Cell Line - Methods summary

Summary

The Cell Lines section contains information on genome-wide RNA expression profiles of human protein-coding genes in human cell lines. The transcriptomics analysis covers 69 human cell lines and includes classification based on specificity, distribution and expression clusters.

Key publication

Uhlen M et al. (2019) “A genome-wide transcriptomic analysis of protein-coding genes in human blood cells” Science 366 (6472): aax9198

What can you learn from the Cell Lines section?

Learn about:

  • if a gene is enriched in a particular human cell line (specificity)
  • which genes have a similar expression profile across the cell lines (expression cluster)
  • the catalogue of genes elevated in each of the cell lines

How has the data been generated?

A genome wide expression analysis of 69 human cell lines was performed using RNA seq with early-split samples as duplicates.

How has the data been analyzed?

The transcript abundance of each protein-coding gene was estimated using the average TPM value of the individual samples for each cell line. The transcriptomics data was then used to cluster the both the cellines and the genes in order to find (i) the relation between the cell lines and (ii) the highest correlating genes and further to classify all genes according to their cell line-specific expression.

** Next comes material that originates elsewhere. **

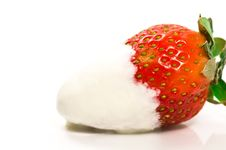 Free Strawberry And Cream Royalty Free Stock Photo - 4137995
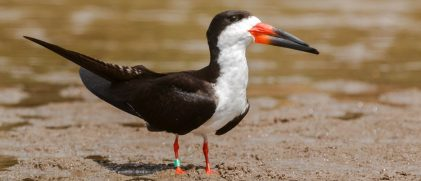an Amazonian black skimmer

What is presented in the section?

The RNA expression levels were determined for all protein-coding genes (n = 20090) across the 69 human cell lines and the results are presented on the gene summary page of the Cell Lines section as exemplified in the figure.


How has the classification of all protein-coding genes been done?

A genome-wide classification of the protein-coding genes with regard to cell line distribution as well as specificity has been performed using between-sample normalized data. The results can serve as a reference for researchers interested in expression profiles of human cell lines. The genes were classified according to specificity into (i) cell line enriched genes with at least four-fold higher expression levels in one cell line as compared with any other analysed cell line; (ii) group-enriched genes with enriched expression in a small number of cell lines (2 to 5); and (iii) cell line enhanced genes with only moderately elevated expression. In addition, all genes were classified according to distribution in which each gene is scored according to the presence (expression levels higher than a cut-off) in the cell lines. In addition, all genes were classified according to distribution in which each gene is scored according to the presence (expression levels higher than a cut-off) in the cell lines.

The cell line enriched and group enriched genes are displayed in the interactive plot below in which clicking on the red and orange circles results in gene lists for the corresponding enriched and group enriched genes, respectively.

Finally, a new classification has been introduced in which genes are clustered based on similarity in expression across the cell lines. The results are presented as an interactive UMAP plot in which mouse-over displays general information for the clusters and the clicking on a cluster will display more information and plots regarding that specific cluster, as well as, a clickable list of all clusters.